=== What you should do ===
Quote, without any change, the line that contains "Which best describes" and all lines that follow it to the end of the data below.

::: Data provided :::

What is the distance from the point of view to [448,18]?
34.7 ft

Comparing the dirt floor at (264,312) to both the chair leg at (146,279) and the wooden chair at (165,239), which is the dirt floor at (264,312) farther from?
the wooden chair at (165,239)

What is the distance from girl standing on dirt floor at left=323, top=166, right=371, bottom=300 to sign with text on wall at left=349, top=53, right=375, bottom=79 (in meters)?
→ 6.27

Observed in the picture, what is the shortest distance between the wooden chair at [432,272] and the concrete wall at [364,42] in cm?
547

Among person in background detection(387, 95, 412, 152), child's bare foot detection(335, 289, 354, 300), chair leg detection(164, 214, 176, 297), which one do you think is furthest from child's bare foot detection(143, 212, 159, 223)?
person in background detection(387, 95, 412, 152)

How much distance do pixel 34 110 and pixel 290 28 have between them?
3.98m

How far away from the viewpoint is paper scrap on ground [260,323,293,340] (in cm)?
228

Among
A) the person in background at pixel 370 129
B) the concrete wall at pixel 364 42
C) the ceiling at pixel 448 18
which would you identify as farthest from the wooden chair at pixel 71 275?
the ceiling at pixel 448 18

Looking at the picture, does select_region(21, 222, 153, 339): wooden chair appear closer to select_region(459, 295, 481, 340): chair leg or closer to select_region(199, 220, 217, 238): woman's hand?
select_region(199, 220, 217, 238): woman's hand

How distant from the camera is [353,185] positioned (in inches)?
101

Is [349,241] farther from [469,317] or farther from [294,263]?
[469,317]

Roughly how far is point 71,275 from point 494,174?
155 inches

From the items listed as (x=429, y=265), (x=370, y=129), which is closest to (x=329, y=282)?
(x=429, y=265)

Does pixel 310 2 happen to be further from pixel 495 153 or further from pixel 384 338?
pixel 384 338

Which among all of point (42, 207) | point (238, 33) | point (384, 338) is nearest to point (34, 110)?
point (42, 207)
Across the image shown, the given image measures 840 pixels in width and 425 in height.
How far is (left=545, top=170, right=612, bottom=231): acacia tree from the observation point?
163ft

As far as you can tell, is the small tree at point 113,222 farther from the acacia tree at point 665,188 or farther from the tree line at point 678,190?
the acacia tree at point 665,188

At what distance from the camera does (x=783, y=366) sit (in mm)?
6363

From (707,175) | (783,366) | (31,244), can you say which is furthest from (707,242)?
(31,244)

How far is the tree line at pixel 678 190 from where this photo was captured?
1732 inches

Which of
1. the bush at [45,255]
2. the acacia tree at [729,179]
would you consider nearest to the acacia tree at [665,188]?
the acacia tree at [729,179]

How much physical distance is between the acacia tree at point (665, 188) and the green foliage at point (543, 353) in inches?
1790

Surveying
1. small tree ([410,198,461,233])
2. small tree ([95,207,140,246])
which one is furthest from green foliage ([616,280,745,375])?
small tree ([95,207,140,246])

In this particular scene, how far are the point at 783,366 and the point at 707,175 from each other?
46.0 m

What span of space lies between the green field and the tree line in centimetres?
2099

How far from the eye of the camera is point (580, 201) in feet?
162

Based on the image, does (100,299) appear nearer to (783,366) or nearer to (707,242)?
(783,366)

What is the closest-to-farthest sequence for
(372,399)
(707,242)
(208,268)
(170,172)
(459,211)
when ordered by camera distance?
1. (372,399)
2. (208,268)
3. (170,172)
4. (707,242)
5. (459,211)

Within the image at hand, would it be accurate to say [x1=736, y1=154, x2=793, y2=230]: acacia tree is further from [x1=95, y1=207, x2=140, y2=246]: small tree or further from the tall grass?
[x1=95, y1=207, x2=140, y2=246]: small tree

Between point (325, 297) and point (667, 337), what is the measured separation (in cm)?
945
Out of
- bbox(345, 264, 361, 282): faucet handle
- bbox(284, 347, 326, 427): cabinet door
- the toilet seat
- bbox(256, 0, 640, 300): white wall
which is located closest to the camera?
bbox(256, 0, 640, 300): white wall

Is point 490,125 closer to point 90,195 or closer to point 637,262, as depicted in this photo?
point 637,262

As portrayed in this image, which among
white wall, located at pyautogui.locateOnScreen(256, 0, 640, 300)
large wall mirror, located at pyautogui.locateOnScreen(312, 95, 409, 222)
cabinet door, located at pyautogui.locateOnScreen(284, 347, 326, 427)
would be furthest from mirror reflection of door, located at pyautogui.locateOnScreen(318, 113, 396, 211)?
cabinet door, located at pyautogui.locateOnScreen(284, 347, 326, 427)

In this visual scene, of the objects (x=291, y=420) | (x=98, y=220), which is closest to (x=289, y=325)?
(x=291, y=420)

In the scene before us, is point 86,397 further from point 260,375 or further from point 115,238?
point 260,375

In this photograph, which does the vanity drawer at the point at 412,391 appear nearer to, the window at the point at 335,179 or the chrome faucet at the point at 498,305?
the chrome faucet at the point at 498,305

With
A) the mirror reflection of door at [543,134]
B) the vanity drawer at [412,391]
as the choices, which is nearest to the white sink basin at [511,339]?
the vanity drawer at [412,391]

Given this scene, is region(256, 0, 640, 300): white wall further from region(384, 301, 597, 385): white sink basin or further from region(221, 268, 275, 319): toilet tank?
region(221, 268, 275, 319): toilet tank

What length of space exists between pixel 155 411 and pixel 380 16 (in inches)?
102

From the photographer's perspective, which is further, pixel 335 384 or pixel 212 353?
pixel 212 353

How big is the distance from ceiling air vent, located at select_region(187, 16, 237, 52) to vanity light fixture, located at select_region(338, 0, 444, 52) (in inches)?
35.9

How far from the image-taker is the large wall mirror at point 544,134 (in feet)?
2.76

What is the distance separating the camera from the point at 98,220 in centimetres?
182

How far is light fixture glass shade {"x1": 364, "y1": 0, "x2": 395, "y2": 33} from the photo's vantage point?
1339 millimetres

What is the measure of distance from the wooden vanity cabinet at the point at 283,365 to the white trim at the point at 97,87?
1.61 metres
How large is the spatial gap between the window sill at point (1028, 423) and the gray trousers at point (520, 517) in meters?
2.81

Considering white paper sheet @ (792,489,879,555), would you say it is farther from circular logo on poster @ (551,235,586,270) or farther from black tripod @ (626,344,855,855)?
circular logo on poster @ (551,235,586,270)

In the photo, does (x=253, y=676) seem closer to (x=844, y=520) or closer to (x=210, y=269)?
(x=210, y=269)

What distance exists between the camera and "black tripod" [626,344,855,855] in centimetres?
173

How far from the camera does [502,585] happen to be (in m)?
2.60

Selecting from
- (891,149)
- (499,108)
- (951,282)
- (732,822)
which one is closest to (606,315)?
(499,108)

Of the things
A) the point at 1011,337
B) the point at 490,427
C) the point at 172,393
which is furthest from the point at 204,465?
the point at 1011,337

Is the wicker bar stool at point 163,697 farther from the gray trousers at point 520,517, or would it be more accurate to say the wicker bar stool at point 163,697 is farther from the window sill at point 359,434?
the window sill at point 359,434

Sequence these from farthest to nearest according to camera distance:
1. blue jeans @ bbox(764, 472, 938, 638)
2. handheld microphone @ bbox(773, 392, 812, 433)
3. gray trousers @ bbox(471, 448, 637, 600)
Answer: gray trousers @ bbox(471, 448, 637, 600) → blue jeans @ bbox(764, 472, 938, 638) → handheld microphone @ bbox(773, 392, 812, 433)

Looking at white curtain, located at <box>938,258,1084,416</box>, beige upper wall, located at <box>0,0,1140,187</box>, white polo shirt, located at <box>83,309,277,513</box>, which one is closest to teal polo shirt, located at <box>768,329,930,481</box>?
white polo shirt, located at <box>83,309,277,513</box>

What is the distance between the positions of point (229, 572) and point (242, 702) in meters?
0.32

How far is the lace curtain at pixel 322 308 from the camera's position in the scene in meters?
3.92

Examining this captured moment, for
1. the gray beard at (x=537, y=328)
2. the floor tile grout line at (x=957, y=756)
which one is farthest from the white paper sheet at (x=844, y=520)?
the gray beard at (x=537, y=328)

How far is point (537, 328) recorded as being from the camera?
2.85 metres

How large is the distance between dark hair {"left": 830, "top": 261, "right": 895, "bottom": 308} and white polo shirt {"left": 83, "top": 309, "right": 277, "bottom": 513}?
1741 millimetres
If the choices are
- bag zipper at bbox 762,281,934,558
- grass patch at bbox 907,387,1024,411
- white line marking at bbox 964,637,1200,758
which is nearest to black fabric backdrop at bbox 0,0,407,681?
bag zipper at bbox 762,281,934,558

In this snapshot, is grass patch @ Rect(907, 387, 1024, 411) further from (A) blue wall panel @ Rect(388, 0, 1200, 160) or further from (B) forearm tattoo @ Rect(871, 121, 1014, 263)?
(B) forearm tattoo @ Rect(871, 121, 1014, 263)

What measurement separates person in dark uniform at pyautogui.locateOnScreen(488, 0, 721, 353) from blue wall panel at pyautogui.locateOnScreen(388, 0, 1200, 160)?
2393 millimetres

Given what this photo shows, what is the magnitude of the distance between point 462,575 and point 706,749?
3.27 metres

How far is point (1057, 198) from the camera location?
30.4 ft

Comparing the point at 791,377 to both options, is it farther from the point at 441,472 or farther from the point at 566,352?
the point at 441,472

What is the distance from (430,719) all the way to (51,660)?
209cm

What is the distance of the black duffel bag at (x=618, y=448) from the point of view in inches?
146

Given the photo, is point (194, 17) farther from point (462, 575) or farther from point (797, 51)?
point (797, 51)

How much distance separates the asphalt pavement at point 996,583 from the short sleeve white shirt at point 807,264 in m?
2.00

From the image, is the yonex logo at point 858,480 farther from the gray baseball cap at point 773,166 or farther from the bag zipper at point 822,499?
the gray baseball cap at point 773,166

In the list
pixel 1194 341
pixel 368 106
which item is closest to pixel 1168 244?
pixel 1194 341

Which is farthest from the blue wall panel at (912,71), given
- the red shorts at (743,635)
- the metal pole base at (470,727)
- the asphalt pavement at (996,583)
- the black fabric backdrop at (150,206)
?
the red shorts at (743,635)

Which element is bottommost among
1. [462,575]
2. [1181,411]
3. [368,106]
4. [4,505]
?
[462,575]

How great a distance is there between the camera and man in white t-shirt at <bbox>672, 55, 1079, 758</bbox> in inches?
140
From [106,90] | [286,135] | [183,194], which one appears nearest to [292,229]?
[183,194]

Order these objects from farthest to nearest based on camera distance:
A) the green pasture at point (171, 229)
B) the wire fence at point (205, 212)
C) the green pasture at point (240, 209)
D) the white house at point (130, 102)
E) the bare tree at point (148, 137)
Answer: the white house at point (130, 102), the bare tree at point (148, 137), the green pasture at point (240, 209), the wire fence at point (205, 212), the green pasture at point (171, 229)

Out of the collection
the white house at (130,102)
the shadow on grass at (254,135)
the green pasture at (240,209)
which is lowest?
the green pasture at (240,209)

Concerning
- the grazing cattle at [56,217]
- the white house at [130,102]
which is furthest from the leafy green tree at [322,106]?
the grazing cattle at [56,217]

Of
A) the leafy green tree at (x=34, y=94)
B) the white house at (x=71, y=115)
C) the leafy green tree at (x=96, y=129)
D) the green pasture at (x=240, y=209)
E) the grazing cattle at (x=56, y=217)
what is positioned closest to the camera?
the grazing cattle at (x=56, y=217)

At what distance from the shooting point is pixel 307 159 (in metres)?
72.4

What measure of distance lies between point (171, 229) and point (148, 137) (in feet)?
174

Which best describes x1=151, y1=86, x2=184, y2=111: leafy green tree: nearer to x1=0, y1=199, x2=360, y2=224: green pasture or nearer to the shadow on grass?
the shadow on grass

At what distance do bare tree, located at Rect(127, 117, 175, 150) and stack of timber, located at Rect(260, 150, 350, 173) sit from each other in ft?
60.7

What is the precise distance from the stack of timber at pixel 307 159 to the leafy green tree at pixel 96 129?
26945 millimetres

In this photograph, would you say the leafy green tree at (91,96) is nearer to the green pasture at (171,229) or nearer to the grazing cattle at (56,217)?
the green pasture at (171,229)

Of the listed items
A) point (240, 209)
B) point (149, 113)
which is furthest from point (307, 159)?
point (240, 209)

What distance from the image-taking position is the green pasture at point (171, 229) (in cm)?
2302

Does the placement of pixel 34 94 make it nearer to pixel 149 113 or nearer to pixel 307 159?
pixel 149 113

:::

=== Answer to this problem ===
Which best describes x1=151, y1=86, x2=184, y2=111: leafy green tree: nearer to x1=0, y1=199, x2=360, y2=224: green pasture or nearer to the shadow on grass?
the shadow on grass

At what distance do bare tree, located at Rect(127, 117, 175, 150) and stack of timber, located at Rect(260, 150, 350, 173) sit from each other in ft?
60.7

What is the precise distance from the stack of timber at pixel 307 159 to the leafy green tree at pixel 96 129?
26945 millimetres

In this photograph, would you say the leafy green tree at (91,96) is nearer to the green pasture at (171,229) or nearer to the grazing cattle at (56,217)?
the green pasture at (171,229)

Of the listed items
A) point (240, 209)
B) point (149, 113)
which is furthest from point (307, 159)?
point (240, 209)

What distance from the image-taking position is the green pasture at point (171, 229) (in cm)?
2302

Does the placement of pixel 34 94 make it nearer to pixel 149 113 or nearer to pixel 307 159?
pixel 149 113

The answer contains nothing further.